This will generate detailed results stored in a folder named Processed. The Processed folder will be located in the same directory as the original images, with each report and result saved in its own sub-folder.


Here is a script to process channel co-alignment results generated by MetroloJ_QC Process Ch Co-registration Results.R.

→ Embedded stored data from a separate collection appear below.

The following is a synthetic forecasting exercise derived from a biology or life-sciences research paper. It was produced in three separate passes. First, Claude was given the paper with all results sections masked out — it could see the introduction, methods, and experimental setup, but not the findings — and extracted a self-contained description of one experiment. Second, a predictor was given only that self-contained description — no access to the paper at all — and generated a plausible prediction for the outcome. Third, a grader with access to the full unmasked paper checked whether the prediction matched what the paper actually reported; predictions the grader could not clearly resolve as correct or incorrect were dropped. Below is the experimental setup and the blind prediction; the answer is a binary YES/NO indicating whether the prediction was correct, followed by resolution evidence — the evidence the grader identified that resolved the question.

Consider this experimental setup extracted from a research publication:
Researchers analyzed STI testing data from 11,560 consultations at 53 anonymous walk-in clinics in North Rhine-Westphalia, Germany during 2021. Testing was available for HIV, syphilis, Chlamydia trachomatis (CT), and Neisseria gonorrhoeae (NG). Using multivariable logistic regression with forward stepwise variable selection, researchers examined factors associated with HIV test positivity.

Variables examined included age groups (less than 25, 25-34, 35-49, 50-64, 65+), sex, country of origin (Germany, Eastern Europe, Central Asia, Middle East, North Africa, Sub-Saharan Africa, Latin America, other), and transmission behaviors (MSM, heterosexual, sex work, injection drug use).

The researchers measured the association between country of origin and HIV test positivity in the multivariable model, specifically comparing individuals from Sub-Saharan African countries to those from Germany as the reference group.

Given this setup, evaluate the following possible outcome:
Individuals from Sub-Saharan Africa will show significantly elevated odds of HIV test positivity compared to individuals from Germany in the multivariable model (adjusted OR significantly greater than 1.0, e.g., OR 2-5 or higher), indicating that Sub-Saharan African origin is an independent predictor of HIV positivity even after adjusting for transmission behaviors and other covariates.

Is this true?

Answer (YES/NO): YES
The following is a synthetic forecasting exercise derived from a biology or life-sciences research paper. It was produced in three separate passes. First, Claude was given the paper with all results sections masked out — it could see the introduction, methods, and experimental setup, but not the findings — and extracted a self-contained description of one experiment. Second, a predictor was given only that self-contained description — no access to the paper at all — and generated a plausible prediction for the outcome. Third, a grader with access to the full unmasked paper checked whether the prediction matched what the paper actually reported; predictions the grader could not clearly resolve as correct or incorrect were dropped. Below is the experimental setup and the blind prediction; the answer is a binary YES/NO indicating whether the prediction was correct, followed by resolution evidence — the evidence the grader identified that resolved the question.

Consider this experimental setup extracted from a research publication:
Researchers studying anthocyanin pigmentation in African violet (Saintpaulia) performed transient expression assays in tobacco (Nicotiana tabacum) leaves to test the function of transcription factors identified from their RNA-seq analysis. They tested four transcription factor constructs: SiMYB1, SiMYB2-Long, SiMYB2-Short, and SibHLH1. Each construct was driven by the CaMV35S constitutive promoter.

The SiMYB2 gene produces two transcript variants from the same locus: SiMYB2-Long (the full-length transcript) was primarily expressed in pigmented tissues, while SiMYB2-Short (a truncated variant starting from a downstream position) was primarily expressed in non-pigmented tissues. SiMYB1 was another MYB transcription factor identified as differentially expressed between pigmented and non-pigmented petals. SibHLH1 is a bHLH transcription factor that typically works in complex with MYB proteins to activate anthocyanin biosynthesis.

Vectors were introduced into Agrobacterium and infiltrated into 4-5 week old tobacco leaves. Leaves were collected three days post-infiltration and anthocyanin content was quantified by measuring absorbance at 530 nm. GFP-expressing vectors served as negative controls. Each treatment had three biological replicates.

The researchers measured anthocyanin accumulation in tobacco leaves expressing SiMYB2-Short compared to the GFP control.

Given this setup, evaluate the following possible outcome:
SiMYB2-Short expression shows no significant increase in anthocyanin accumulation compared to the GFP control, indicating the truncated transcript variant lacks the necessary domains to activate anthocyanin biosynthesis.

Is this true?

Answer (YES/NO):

To use it, simply drag and drop the file into the R interface. You may also open it with RStudio and Click the Source button. The script will:

  • Prompt the user to select an input folder.
  • Load all _results.xls files located in the selected folder and subfolder
  • Process and merge all results generated by the MetroloJ_QC Channel Co-registration.
  • Split the filenames using the _ character as a separator and create columns named Variable-001, Variable-002, etc. This will help in organizing the data if the filenames are formatted as Variable-A_Variable-B, for example.
  • Save the result as Channel_Co-registration_Merged-Data.csv on an Output folder on the user's Desktop
R Script Process Channel Co-Registration Results
# Clear the workspace
rm(list = ls())

# Ensure required packages are installed and loaded
if (!require(tcltk)) install.packages("tcltk", dependencies = TRUE)
library(tcltk)
if (!require(reshape2)) install.packages("reshape2", dependencies = TRUE)
library(reshape2)


# Clear the workspace
rm(list = ls())

# Set default input and output directories
default_input_dir <- file.path(Sys.getenv("USERPROFILE"), "Desktop", "Input")  # Default to "Input" on Desktop
InputFolder <- default_input_dir  # Use default folder
InputFolder <- tclvalue(tkchooseDirectory(initialdir = default_input_dir, title = "Select a folder containing XLS files"))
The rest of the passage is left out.